Selected text below:

This document was downloaded over the internet from www.c-cube.com and slightly modified.
This chapter presents an overview of the Moving Picture Experts Group (MPEG) standard that is implemented by the CL480. The standard is officially known as ISO/IEC Standard, Coded Representation of Picture, Audio and Multimedia/hypermedia Information, ISO 11172. It is more commonly referred to as the MPEG-1 standard.
MPEG addresses the compression, decompression and synchronization of video and audio signals. The MPEG video algorithm can compress video signals to an average of about 1/2 to 1 bit per coded pixel. At a compressed data rate of 1.2 Mbps, a coded resolution of 352 x 240 at 30 Hz is often used, and the resulting video quality is comparable to VHS. Image quality can be significantly improved by using a more highly compressed data rate (for example, 2 Mbps) without changing the coded resolution.
MPEG Stream Structure
In its most general form, an MPEG system stream is made up of two layers:
The system layer contains timing and other information needed to demultiplex the audio and video streams and to synchronize audio and video during playback.
The compression layer includes the audio and video streams.
General Decoding Process
Figure 2-1 shows a generalized decoding system for the audio and video streams.
The system decoder extracts the timing information from the MPEG system stream and sends it to the other system components. (The Synchronization section has more information about the use of timing information for audio and video synchronization.) The system decoder also demultiplexes the video and audio streams from the system stream; then sends each to the appropriate decoder.
The video decoder decompresses the video stream as specified in Part 2 of the MPEG standard. (See Inter-Picture Coding section and Intra-picture (Transform) Coding section for more information about video compression.)
The audio decoder decompresses the audio stream as specified in Part 3 of the MPEG standard.
Figure 2-1 General MPEG Decoding System
Video Stream Data Hierarchy
The MPEG standard defines a hierarchy of data structures in the video stream as shown schematically in Figure 2-2
Figure 2-2 MPEG Data Hierarchy
Begins with a sequence header (may contain additional sequence headers), includes one or more groups of pictures, and ends with an end-of-sequence code.
Group of Pictures (GOP)
A header and a series of one or more pictures intended to allow random access into the sequence.
The primary coding unit of a video sequence. A picture consists of three rectangular matrices representing luminance (Y) and two chrominance (Cb and Cr) values. The Y matrix has an even number of rows and columns. The Cb and Cr matrices are one-half the size of the Y matrix in each direction (horizontal and vertical).

End of Selected text.

### What this task involves:
Pick up the MPEG-1 overview after its last sentence and continue it.

Given material below:

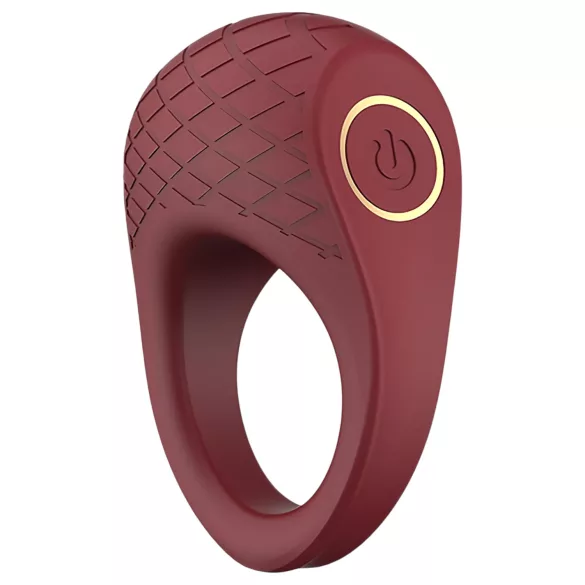 Dreamtoys Ivy - Vibrating Penis Ring (Bordeaux)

End of Given material.

### Result of the task:
Figure 2-3 shows the relative x-y locations of the luminance and chrominance components. Note that for every four luminance values, there are two associated chrominance values: one Cb value and one Cr value. (The location of the Cb and Cr values is the same, so only one circle is shown in the figure.)
Figure 2-3 Location of Luminance and Chrominance Values
One or more contiguous macroblocks. The order of the macroblocks within a slice is from left-to-right and top-to-bottom.
Slices are important in the handling of errors. If the bit stream contains an error, the decoder can skip to the start of the next slice. Having more slices in the bit stream allows better error concealment, but uses bits that could otherwise be used to improve picture quality.
A 16-pixel by 16-line section of luminance components and the corresponding 8-pixel by 8-line section of the two chrominance components. See Figure 2-3 for the spatial location of luminance and chrominance components. A macroblock contains four Y blocks, one Cb block and one Cr block as shown in Figure 2-4. The numbers correspond to the ordering of the blocks in the data stream, with block 1 first.
Figure 2-4 Macroblock Composition
A block is an 8-pixel by 8-line set of values of a luminance or a chrominance component. Note that a luminance block corresponds to one-fourth as large a portion of the displayed image as does a chrominance block.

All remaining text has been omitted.